Since some of our visualizations will use data from individual states, while other visualizations use the country as a whole, we need to make sure we can call the API for both datasets, so we need to make sure we have the proper url for each one. The 'get' keyword followed by an equals sign will tell the API which columns of the dataset we want to call.

In [8]:
key = '8a3df61e848ed09da46d7c9e86eb70fb4c3ec168'

url_state = r'https://api.census.gov/data/2018/abscs?get=GEO_ID,NAME,STATE,NAICS2017,NAICS2017_LABEL,YIBSZFI,YIBSZFI_LABEL,SEX,SEX_LABEL,ETH_GROUP,ETH_GROUP_LABEL,RACE_GROUP,RACE_GROUP_LABEL,VET_GROUP,VET_GROUP_LABEL,EMPSZFI,EMPSZFI_LABEL,YEAR,EMP,EMP_F,PAYANN,PAYANN_F&for=state:*&key=%s' % (key)

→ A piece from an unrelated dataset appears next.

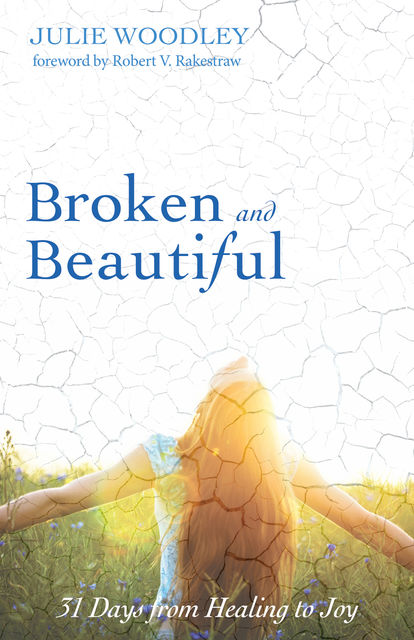 Broken and Beautiful, Julie Woodley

url_us = r'https://api.census.gov/data/2018/abscs?get=GEO_ID,NAME,STATE,NAICS2017,NAICS2017_LABEL,YIBSZFI,YIBSZFI_LABEL,SEX,SEX_LABEL,ETH_GROUP,ETH_GROUP_LABEL,RACE_GROUP,RACE_GROUP_LABEL,VET_GROUP,VET_GROUP_LABEL,EMPSZFI,EMPSZFI_LABEL,YEAR,EMP,EMP_F,PAYANN,PAYANN_F&for=us:*&key=%s' % (key)

Once we have our urls created, we can use the 'get' function to call our data, once for the state data and once for the national data.

In [10]:
response_1 = requests.get(url_us)

response_2 = requests.get(url_state)

Unnamed: 0,GEO_ID,NAME,STATE,NAICS2017,NAICS2017_LABEL,YIBSZFI,YIBSZFI_LABEL,SEX,SEX_LABEL,ETH_GROUP,...,VET_GROUP,VET_GROUP_LABEL,EMPSZFI,EMPSZFI_LABEL,YEAR,EMP,EMP_F,PAYANN,PAYANN_F,state
1,0400000US28,Mississippi,28,00,Total for all sectors,001,All firms,001,Total,029,...,003,Equally veteran/nonveteran,612,Firms with 1 to 4 employees,2018,0,g,0,S,28
2,0400000US28,Mississippi,28,00,Total for all sectors,001,All firms,001,Total,029,...,003,Equally veteran/nonveteran,620,Firms with 5 to 9 employees,2018,1742,,43830,,28
3,0400000US28,Mississippi,28,00,Total for all sectors,001,All firms,001,Total,029,...,003,Equally veteran/nonveteran,630,Firms with 10 to 19 employees,2018,0,g,0,D,28
4,0400000US28,Mississippi,28,00,Total for all sectors,001,All firms,001,Total,029,...,003,Equally veteran/nonveteran,641,Firms with 20 to 49 employees,2018,0,c,0,D,28
5,0400000US28,Mississippi,28,00,Total for all sectors,001,All firms,001,Total,029,...,003,Equally veteran/nonveteran,642,Firms with 50 to 99 employees,2018,0,h,0,D,28
...,...,...,...,...,...,...,...,...,...,...,...,...,...,...,...,...,...,...,...,...,...
372087,0400000US27,Minnesota,27,55,Management of companies and enterprises,001,All firms,002,Female,001,...,001,Total,001,All firms,2018,820,,55388,,27
372088,0400000US27,Minnesota,27,55,Management of companies and enterprises,001,All firms,002,Female,001,...,001,Total,611,Firms with no employees,2018,0,a,0,D,27
372089,0400000US27,Minnesota,27,55,Management of companies and enterprises,001,All firms,002,Female,001,...,001,Total,642,Firms with 50 to 99 employees,2018,0,b,0,D,27
372090,0400000US27,Minnesota,27,55,Management of companies and enterprises,001,All firms,002,Female,001,...,001,Total,651,Firms with 100 to 249 employees,2018,0,c,0,D,27


The variables 'response_1' and 'response_2' have a multitude of methods saved within them. Our data is stored within the 'text' object as a json file. So, we can call the text method and save that as a new variable.

In [None]:
data_us = response_1.text

data_state = response_2.text

From here, pandas can read the json directly into a pandas DataFrame.

In [None]:
df1 = pd.read_json(data_us)

df1_state = pd.read_json(data_state)

If we look at this json file, the column headers are indexes and the first row of each column is the actual column header values. So, we need to move the first row to be the header.

In [None]:
df1 = df1.rename(columns=df1.iloc[0]).drop(df1.index[0])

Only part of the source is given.